→ **EXCERPT TO READ**
____

Big Lottery Fund proposals 'risk undermining its independence', NCVO warns

The umbrella body was responding to a consultation on the grant-maker's policy directions from government

New policy directions for the Big Lottery Fund risk undermining the body’s identity as distinct and complementary to the government, the National Council for Voluntary Organisations has warned.

In its response to a consultation launched by the government in May on a set of directions aimed at ensuring the BLF’s overall strategy is broadly in line with government policy, the NCVO says that several proposals would force the funder to have an undue focus on government priorities.

It says that three aspects of the directions, which the government is reviewing for the first time since 2012, would have the effect of explicitly aligning the BLF with the agenda of the government of the day, namely: changes to a clause specifying how the BLF should provide "additionality and complementarity" to the government; changes to BLF’s spending priorities; and changes to how BLF is directed to work with others.

____

→ **DATA SECTION**

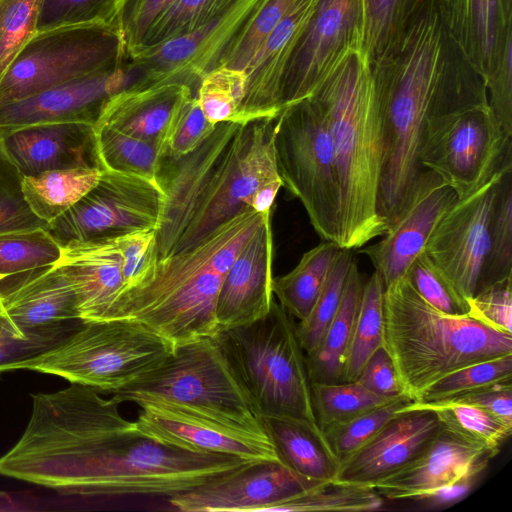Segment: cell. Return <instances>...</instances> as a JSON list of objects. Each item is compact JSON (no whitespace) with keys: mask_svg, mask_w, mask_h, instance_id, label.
<instances>
[{"mask_svg":"<svg viewBox=\"0 0 512 512\" xmlns=\"http://www.w3.org/2000/svg\"><path fill=\"white\" fill-rule=\"evenodd\" d=\"M271 216L242 247L223 279L216 303L218 332L253 323L273 303Z\"/></svg>","mask_w":512,"mask_h":512,"instance_id":"603a6c76","label":"cell"},{"mask_svg":"<svg viewBox=\"0 0 512 512\" xmlns=\"http://www.w3.org/2000/svg\"><path fill=\"white\" fill-rule=\"evenodd\" d=\"M204 115L196 94L177 111L167 129L164 144L165 156L178 159L198 148L215 129Z\"/></svg>","mask_w":512,"mask_h":512,"instance_id":"f907efd6","label":"cell"},{"mask_svg":"<svg viewBox=\"0 0 512 512\" xmlns=\"http://www.w3.org/2000/svg\"><path fill=\"white\" fill-rule=\"evenodd\" d=\"M40 0H0V79L37 31Z\"/></svg>","mask_w":512,"mask_h":512,"instance_id":"c3c4849f","label":"cell"},{"mask_svg":"<svg viewBox=\"0 0 512 512\" xmlns=\"http://www.w3.org/2000/svg\"><path fill=\"white\" fill-rule=\"evenodd\" d=\"M497 454L441 426L418 458L372 488L390 500L422 501L443 487L475 479Z\"/></svg>","mask_w":512,"mask_h":512,"instance_id":"44dd1931","label":"cell"},{"mask_svg":"<svg viewBox=\"0 0 512 512\" xmlns=\"http://www.w3.org/2000/svg\"><path fill=\"white\" fill-rule=\"evenodd\" d=\"M475 479L461 481L446 487H443L422 500L431 506H447L461 500L471 489Z\"/></svg>","mask_w":512,"mask_h":512,"instance_id":"94428289","label":"cell"},{"mask_svg":"<svg viewBox=\"0 0 512 512\" xmlns=\"http://www.w3.org/2000/svg\"><path fill=\"white\" fill-rule=\"evenodd\" d=\"M363 32V0H317L284 62L279 111L309 96L348 53L361 51Z\"/></svg>","mask_w":512,"mask_h":512,"instance_id":"4fadbf2b","label":"cell"},{"mask_svg":"<svg viewBox=\"0 0 512 512\" xmlns=\"http://www.w3.org/2000/svg\"><path fill=\"white\" fill-rule=\"evenodd\" d=\"M405 276L418 295L438 311L451 316L468 315L467 301L454 290L424 252L416 257Z\"/></svg>","mask_w":512,"mask_h":512,"instance_id":"681fc988","label":"cell"},{"mask_svg":"<svg viewBox=\"0 0 512 512\" xmlns=\"http://www.w3.org/2000/svg\"><path fill=\"white\" fill-rule=\"evenodd\" d=\"M14 502L10 495L0 490V511L15 510Z\"/></svg>","mask_w":512,"mask_h":512,"instance_id":"6125c7cd","label":"cell"},{"mask_svg":"<svg viewBox=\"0 0 512 512\" xmlns=\"http://www.w3.org/2000/svg\"><path fill=\"white\" fill-rule=\"evenodd\" d=\"M141 79L130 61L114 71L69 81L0 107V132L25 126L94 123L104 102Z\"/></svg>","mask_w":512,"mask_h":512,"instance_id":"ffe728a7","label":"cell"},{"mask_svg":"<svg viewBox=\"0 0 512 512\" xmlns=\"http://www.w3.org/2000/svg\"><path fill=\"white\" fill-rule=\"evenodd\" d=\"M119 238L123 255L122 289H125L138 283L159 258L155 230L132 232Z\"/></svg>","mask_w":512,"mask_h":512,"instance_id":"9f6ffc18","label":"cell"},{"mask_svg":"<svg viewBox=\"0 0 512 512\" xmlns=\"http://www.w3.org/2000/svg\"><path fill=\"white\" fill-rule=\"evenodd\" d=\"M363 279L354 260L346 281L341 304L325 330L318 345L305 354L311 383H340L343 381L346 355L357 316Z\"/></svg>","mask_w":512,"mask_h":512,"instance_id":"f546056e","label":"cell"},{"mask_svg":"<svg viewBox=\"0 0 512 512\" xmlns=\"http://www.w3.org/2000/svg\"><path fill=\"white\" fill-rule=\"evenodd\" d=\"M309 96L333 148L340 201L337 245L360 249L388 229L377 208L382 145L369 63L360 51H351Z\"/></svg>","mask_w":512,"mask_h":512,"instance_id":"5b68a950","label":"cell"},{"mask_svg":"<svg viewBox=\"0 0 512 512\" xmlns=\"http://www.w3.org/2000/svg\"><path fill=\"white\" fill-rule=\"evenodd\" d=\"M277 170L324 241L338 243L339 187L325 121L310 96L285 106L274 125Z\"/></svg>","mask_w":512,"mask_h":512,"instance_id":"8fae6325","label":"cell"},{"mask_svg":"<svg viewBox=\"0 0 512 512\" xmlns=\"http://www.w3.org/2000/svg\"><path fill=\"white\" fill-rule=\"evenodd\" d=\"M60 257V243L48 228L0 233V278L52 265Z\"/></svg>","mask_w":512,"mask_h":512,"instance_id":"ab89813d","label":"cell"},{"mask_svg":"<svg viewBox=\"0 0 512 512\" xmlns=\"http://www.w3.org/2000/svg\"><path fill=\"white\" fill-rule=\"evenodd\" d=\"M384 290L383 280L377 271L363 284L342 382H354L373 352L384 346Z\"/></svg>","mask_w":512,"mask_h":512,"instance_id":"e575fe53","label":"cell"},{"mask_svg":"<svg viewBox=\"0 0 512 512\" xmlns=\"http://www.w3.org/2000/svg\"><path fill=\"white\" fill-rule=\"evenodd\" d=\"M354 260L352 250L341 248L313 308L306 318L296 324L298 339L305 354L318 345L337 313Z\"/></svg>","mask_w":512,"mask_h":512,"instance_id":"b9f144b4","label":"cell"},{"mask_svg":"<svg viewBox=\"0 0 512 512\" xmlns=\"http://www.w3.org/2000/svg\"><path fill=\"white\" fill-rule=\"evenodd\" d=\"M383 498L373 488L330 480L276 504L269 512L373 511Z\"/></svg>","mask_w":512,"mask_h":512,"instance_id":"74e56055","label":"cell"},{"mask_svg":"<svg viewBox=\"0 0 512 512\" xmlns=\"http://www.w3.org/2000/svg\"><path fill=\"white\" fill-rule=\"evenodd\" d=\"M22 176L0 151V233L45 227L28 206L21 189Z\"/></svg>","mask_w":512,"mask_h":512,"instance_id":"816d5d0a","label":"cell"},{"mask_svg":"<svg viewBox=\"0 0 512 512\" xmlns=\"http://www.w3.org/2000/svg\"><path fill=\"white\" fill-rule=\"evenodd\" d=\"M488 104L505 133L512 137V43L496 71L485 81Z\"/></svg>","mask_w":512,"mask_h":512,"instance_id":"6f0895ef","label":"cell"},{"mask_svg":"<svg viewBox=\"0 0 512 512\" xmlns=\"http://www.w3.org/2000/svg\"><path fill=\"white\" fill-rule=\"evenodd\" d=\"M422 0H363L361 54L373 63L401 31Z\"/></svg>","mask_w":512,"mask_h":512,"instance_id":"7bdbcfd3","label":"cell"},{"mask_svg":"<svg viewBox=\"0 0 512 512\" xmlns=\"http://www.w3.org/2000/svg\"><path fill=\"white\" fill-rule=\"evenodd\" d=\"M438 402L463 403L478 407L512 428V383L497 385Z\"/></svg>","mask_w":512,"mask_h":512,"instance_id":"91938a15","label":"cell"},{"mask_svg":"<svg viewBox=\"0 0 512 512\" xmlns=\"http://www.w3.org/2000/svg\"><path fill=\"white\" fill-rule=\"evenodd\" d=\"M249 462L146 437L112 398L69 388L34 401L22 436L1 457L0 470L64 495L171 497Z\"/></svg>","mask_w":512,"mask_h":512,"instance_id":"6da1fadb","label":"cell"},{"mask_svg":"<svg viewBox=\"0 0 512 512\" xmlns=\"http://www.w3.org/2000/svg\"><path fill=\"white\" fill-rule=\"evenodd\" d=\"M21 275L0 297L6 315L22 333L72 332L79 326L81 322L70 324L80 320L75 292L55 263Z\"/></svg>","mask_w":512,"mask_h":512,"instance_id":"d4e9b609","label":"cell"},{"mask_svg":"<svg viewBox=\"0 0 512 512\" xmlns=\"http://www.w3.org/2000/svg\"><path fill=\"white\" fill-rule=\"evenodd\" d=\"M508 383H512V353L454 370L425 388L413 402L435 403Z\"/></svg>","mask_w":512,"mask_h":512,"instance_id":"f35d334b","label":"cell"},{"mask_svg":"<svg viewBox=\"0 0 512 512\" xmlns=\"http://www.w3.org/2000/svg\"><path fill=\"white\" fill-rule=\"evenodd\" d=\"M0 280H2V279L0 278Z\"/></svg>","mask_w":512,"mask_h":512,"instance_id":"e7e4bbea","label":"cell"},{"mask_svg":"<svg viewBox=\"0 0 512 512\" xmlns=\"http://www.w3.org/2000/svg\"><path fill=\"white\" fill-rule=\"evenodd\" d=\"M410 402L412 400L407 396H401L388 404L322 430L340 464L375 436Z\"/></svg>","mask_w":512,"mask_h":512,"instance_id":"f6af8a7d","label":"cell"},{"mask_svg":"<svg viewBox=\"0 0 512 512\" xmlns=\"http://www.w3.org/2000/svg\"><path fill=\"white\" fill-rule=\"evenodd\" d=\"M121 0H40L37 31L78 24H115Z\"/></svg>","mask_w":512,"mask_h":512,"instance_id":"7dc6e473","label":"cell"},{"mask_svg":"<svg viewBox=\"0 0 512 512\" xmlns=\"http://www.w3.org/2000/svg\"><path fill=\"white\" fill-rule=\"evenodd\" d=\"M92 131L95 163L100 169L141 176L160 185L166 154L163 144L105 125L93 124Z\"/></svg>","mask_w":512,"mask_h":512,"instance_id":"d6a6232c","label":"cell"},{"mask_svg":"<svg viewBox=\"0 0 512 512\" xmlns=\"http://www.w3.org/2000/svg\"><path fill=\"white\" fill-rule=\"evenodd\" d=\"M0 316H6L4 307L2 305L1 297H0Z\"/></svg>","mask_w":512,"mask_h":512,"instance_id":"be15d7a7","label":"cell"},{"mask_svg":"<svg viewBox=\"0 0 512 512\" xmlns=\"http://www.w3.org/2000/svg\"><path fill=\"white\" fill-rule=\"evenodd\" d=\"M340 250L336 243L324 241L305 252L290 272L273 278V294L292 317L301 321L308 316Z\"/></svg>","mask_w":512,"mask_h":512,"instance_id":"836d02e7","label":"cell"},{"mask_svg":"<svg viewBox=\"0 0 512 512\" xmlns=\"http://www.w3.org/2000/svg\"><path fill=\"white\" fill-rule=\"evenodd\" d=\"M509 156L511 137L485 101L430 116L421 139L419 162L461 198L488 181Z\"/></svg>","mask_w":512,"mask_h":512,"instance_id":"7c38bea8","label":"cell"},{"mask_svg":"<svg viewBox=\"0 0 512 512\" xmlns=\"http://www.w3.org/2000/svg\"><path fill=\"white\" fill-rule=\"evenodd\" d=\"M174 0H121L115 18L128 58L136 55L154 20Z\"/></svg>","mask_w":512,"mask_h":512,"instance_id":"11a10c76","label":"cell"},{"mask_svg":"<svg viewBox=\"0 0 512 512\" xmlns=\"http://www.w3.org/2000/svg\"><path fill=\"white\" fill-rule=\"evenodd\" d=\"M300 1L260 0L250 16L210 58L202 77L218 68L246 73L266 38Z\"/></svg>","mask_w":512,"mask_h":512,"instance_id":"1f68e13d","label":"cell"},{"mask_svg":"<svg viewBox=\"0 0 512 512\" xmlns=\"http://www.w3.org/2000/svg\"><path fill=\"white\" fill-rule=\"evenodd\" d=\"M512 166L509 156L478 189L457 198L424 248L434 266L464 299L477 292L489 252V227L498 186Z\"/></svg>","mask_w":512,"mask_h":512,"instance_id":"9a60e30c","label":"cell"},{"mask_svg":"<svg viewBox=\"0 0 512 512\" xmlns=\"http://www.w3.org/2000/svg\"><path fill=\"white\" fill-rule=\"evenodd\" d=\"M55 264L75 292L81 321L97 320L124 286L119 236L61 243Z\"/></svg>","mask_w":512,"mask_h":512,"instance_id":"4316f807","label":"cell"},{"mask_svg":"<svg viewBox=\"0 0 512 512\" xmlns=\"http://www.w3.org/2000/svg\"><path fill=\"white\" fill-rule=\"evenodd\" d=\"M71 332L24 334L6 316H0V374L8 365L26 360L60 343Z\"/></svg>","mask_w":512,"mask_h":512,"instance_id":"db71d44e","label":"cell"},{"mask_svg":"<svg viewBox=\"0 0 512 512\" xmlns=\"http://www.w3.org/2000/svg\"><path fill=\"white\" fill-rule=\"evenodd\" d=\"M260 0H230L202 25L129 61L141 75V84L180 81L195 91L204 67L250 16Z\"/></svg>","mask_w":512,"mask_h":512,"instance_id":"d6986e66","label":"cell"},{"mask_svg":"<svg viewBox=\"0 0 512 512\" xmlns=\"http://www.w3.org/2000/svg\"><path fill=\"white\" fill-rule=\"evenodd\" d=\"M355 382L383 397L406 396L398 380L394 363L384 346L373 352Z\"/></svg>","mask_w":512,"mask_h":512,"instance_id":"680465c9","label":"cell"},{"mask_svg":"<svg viewBox=\"0 0 512 512\" xmlns=\"http://www.w3.org/2000/svg\"><path fill=\"white\" fill-rule=\"evenodd\" d=\"M101 175L95 165L49 170L22 176L21 189L33 213L49 225L94 188Z\"/></svg>","mask_w":512,"mask_h":512,"instance_id":"4dcf8cb0","label":"cell"},{"mask_svg":"<svg viewBox=\"0 0 512 512\" xmlns=\"http://www.w3.org/2000/svg\"><path fill=\"white\" fill-rule=\"evenodd\" d=\"M271 216L247 209L187 250L158 259L135 285L122 289L97 320H126L172 349L218 333L220 287L238 253ZM94 320V321H97Z\"/></svg>","mask_w":512,"mask_h":512,"instance_id":"277c9868","label":"cell"},{"mask_svg":"<svg viewBox=\"0 0 512 512\" xmlns=\"http://www.w3.org/2000/svg\"><path fill=\"white\" fill-rule=\"evenodd\" d=\"M246 73L227 68L204 75L196 97L206 118L214 125L234 121L245 92Z\"/></svg>","mask_w":512,"mask_h":512,"instance_id":"bcb514c9","label":"cell"},{"mask_svg":"<svg viewBox=\"0 0 512 512\" xmlns=\"http://www.w3.org/2000/svg\"><path fill=\"white\" fill-rule=\"evenodd\" d=\"M214 337L261 418L317 423L296 323L279 303L261 319Z\"/></svg>","mask_w":512,"mask_h":512,"instance_id":"52a82bcc","label":"cell"},{"mask_svg":"<svg viewBox=\"0 0 512 512\" xmlns=\"http://www.w3.org/2000/svg\"><path fill=\"white\" fill-rule=\"evenodd\" d=\"M381 130L377 208L388 226L404 208L419 173L421 139L434 113L488 101L483 78L453 40L438 0H422L370 64Z\"/></svg>","mask_w":512,"mask_h":512,"instance_id":"7a4b0ae2","label":"cell"},{"mask_svg":"<svg viewBox=\"0 0 512 512\" xmlns=\"http://www.w3.org/2000/svg\"><path fill=\"white\" fill-rule=\"evenodd\" d=\"M453 40L484 82L512 43V0H438Z\"/></svg>","mask_w":512,"mask_h":512,"instance_id":"484cf974","label":"cell"},{"mask_svg":"<svg viewBox=\"0 0 512 512\" xmlns=\"http://www.w3.org/2000/svg\"><path fill=\"white\" fill-rule=\"evenodd\" d=\"M281 462L309 480H334L340 461L317 423L289 418H262Z\"/></svg>","mask_w":512,"mask_h":512,"instance_id":"f1b7e54d","label":"cell"},{"mask_svg":"<svg viewBox=\"0 0 512 512\" xmlns=\"http://www.w3.org/2000/svg\"><path fill=\"white\" fill-rule=\"evenodd\" d=\"M275 119L216 124L193 152L162 164L163 207L155 229L158 258L187 250L252 209L257 190L282 181L274 151Z\"/></svg>","mask_w":512,"mask_h":512,"instance_id":"3957f363","label":"cell"},{"mask_svg":"<svg viewBox=\"0 0 512 512\" xmlns=\"http://www.w3.org/2000/svg\"><path fill=\"white\" fill-rule=\"evenodd\" d=\"M93 123L35 124L0 132V151L21 176L96 165Z\"/></svg>","mask_w":512,"mask_h":512,"instance_id":"cb8c5ba5","label":"cell"},{"mask_svg":"<svg viewBox=\"0 0 512 512\" xmlns=\"http://www.w3.org/2000/svg\"><path fill=\"white\" fill-rule=\"evenodd\" d=\"M101 170L97 185L48 225L60 244L156 229L164 201L161 186L141 176Z\"/></svg>","mask_w":512,"mask_h":512,"instance_id":"5bb4252c","label":"cell"},{"mask_svg":"<svg viewBox=\"0 0 512 512\" xmlns=\"http://www.w3.org/2000/svg\"><path fill=\"white\" fill-rule=\"evenodd\" d=\"M322 482L304 478L282 462L258 460L168 498L183 512H269Z\"/></svg>","mask_w":512,"mask_h":512,"instance_id":"2e32d148","label":"cell"},{"mask_svg":"<svg viewBox=\"0 0 512 512\" xmlns=\"http://www.w3.org/2000/svg\"><path fill=\"white\" fill-rule=\"evenodd\" d=\"M457 195L436 173L423 169L397 219L383 238L361 252L369 257L384 283L403 278Z\"/></svg>","mask_w":512,"mask_h":512,"instance_id":"ac0fdd59","label":"cell"},{"mask_svg":"<svg viewBox=\"0 0 512 512\" xmlns=\"http://www.w3.org/2000/svg\"><path fill=\"white\" fill-rule=\"evenodd\" d=\"M467 303L468 316L492 330L512 335V276L480 288Z\"/></svg>","mask_w":512,"mask_h":512,"instance_id":"f5cc1de1","label":"cell"},{"mask_svg":"<svg viewBox=\"0 0 512 512\" xmlns=\"http://www.w3.org/2000/svg\"><path fill=\"white\" fill-rule=\"evenodd\" d=\"M172 350L167 341L133 322L81 321L60 343L8 365L6 372L51 374L113 395L157 366Z\"/></svg>","mask_w":512,"mask_h":512,"instance_id":"9c48e42d","label":"cell"},{"mask_svg":"<svg viewBox=\"0 0 512 512\" xmlns=\"http://www.w3.org/2000/svg\"><path fill=\"white\" fill-rule=\"evenodd\" d=\"M196 91L180 81L133 84L111 95L93 124L164 144L169 124L179 108Z\"/></svg>","mask_w":512,"mask_h":512,"instance_id":"83f0119b","label":"cell"},{"mask_svg":"<svg viewBox=\"0 0 512 512\" xmlns=\"http://www.w3.org/2000/svg\"><path fill=\"white\" fill-rule=\"evenodd\" d=\"M128 60L116 24L36 31L0 79V107L69 81L117 70Z\"/></svg>","mask_w":512,"mask_h":512,"instance_id":"30bf717a","label":"cell"},{"mask_svg":"<svg viewBox=\"0 0 512 512\" xmlns=\"http://www.w3.org/2000/svg\"><path fill=\"white\" fill-rule=\"evenodd\" d=\"M489 244L478 290L493 281L512 276V166L504 171L498 186L489 227Z\"/></svg>","mask_w":512,"mask_h":512,"instance_id":"60d3db41","label":"cell"},{"mask_svg":"<svg viewBox=\"0 0 512 512\" xmlns=\"http://www.w3.org/2000/svg\"><path fill=\"white\" fill-rule=\"evenodd\" d=\"M411 409L434 411L442 428L497 453L512 432V428H508L486 411L468 404L450 402L421 404L412 401L398 413Z\"/></svg>","mask_w":512,"mask_h":512,"instance_id":"d590c367","label":"cell"},{"mask_svg":"<svg viewBox=\"0 0 512 512\" xmlns=\"http://www.w3.org/2000/svg\"><path fill=\"white\" fill-rule=\"evenodd\" d=\"M396 398L375 394L355 381L311 383L312 409L321 430L346 422Z\"/></svg>","mask_w":512,"mask_h":512,"instance_id":"8d00e7d4","label":"cell"},{"mask_svg":"<svg viewBox=\"0 0 512 512\" xmlns=\"http://www.w3.org/2000/svg\"><path fill=\"white\" fill-rule=\"evenodd\" d=\"M112 398L119 404L167 402L234 428L267 434L214 336L175 347Z\"/></svg>","mask_w":512,"mask_h":512,"instance_id":"ba28073f","label":"cell"},{"mask_svg":"<svg viewBox=\"0 0 512 512\" xmlns=\"http://www.w3.org/2000/svg\"><path fill=\"white\" fill-rule=\"evenodd\" d=\"M383 315L384 347L403 393L412 401L454 370L512 353V335L468 315L438 311L418 295L406 276L385 287Z\"/></svg>","mask_w":512,"mask_h":512,"instance_id":"8992f818","label":"cell"},{"mask_svg":"<svg viewBox=\"0 0 512 512\" xmlns=\"http://www.w3.org/2000/svg\"><path fill=\"white\" fill-rule=\"evenodd\" d=\"M229 1L174 0L151 24L136 55L191 32Z\"/></svg>","mask_w":512,"mask_h":512,"instance_id":"ee69618b","label":"cell"},{"mask_svg":"<svg viewBox=\"0 0 512 512\" xmlns=\"http://www.w3.org/2000/svg\"><path fill=\"white\" fill-rule=\"evenodd\" d=\"M135 421L142 435L185 450L281 462L268 434L234 428L162 401L140 403Z\"/></svg>","mask_w":512,"mask_h":512,"instance_id":"e0dca14e","label":"cell"},{"mask_svg":"<svg viewBox=\"0 0 512 512\" xmlns=\"http://www.w3.org/2000/svg\"><path fill=\"white\" fill-rule=\"evenodd\" d=\"M440 430V421L432 410L411 409L398 413L341 462L334 480L372 488L418 458Z\"/></svg>","mask_w":512,"mask_h":512,"instance_id":"7402d4cb","label":"cell"}]
</instances>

____

→ **OBJECTIVES**
[a] Reproduce the passage of the Big Lottery Fund article between "It says that" and "work with others.", inclusive.
[b] Render this sentence from the Big Lottery Fund article in Spanish: "New policy directions for the Big Lottery Fund risk undermining the body's identity as distinct and complementary to the government, the National Council for Voluntary Organisations has warned."
The data above comes from a different source than the Big Lottery Fund article.

→ **SOLUTIONS TO THE EXERCISE**
[a]
It says that three aspects of the directions, which the government is reviewing for the first time since 2012, would have the effect of explicitly aligning the BLF with the agenda of the government of the day, namely: changes to a clause specifying how the BLF should provide "additionality and complementarity" to the government; changes to BLF’s spending priorities; and changes to how BLF is directed to work with others.

[b] Las nuevas directrices políticas para el Big Lottery Fund corren el riesgo de socavar la identidad del organismo como entidad distinta y complementaria al gobierno, ha advertido el National Council for Voluntary Organisations.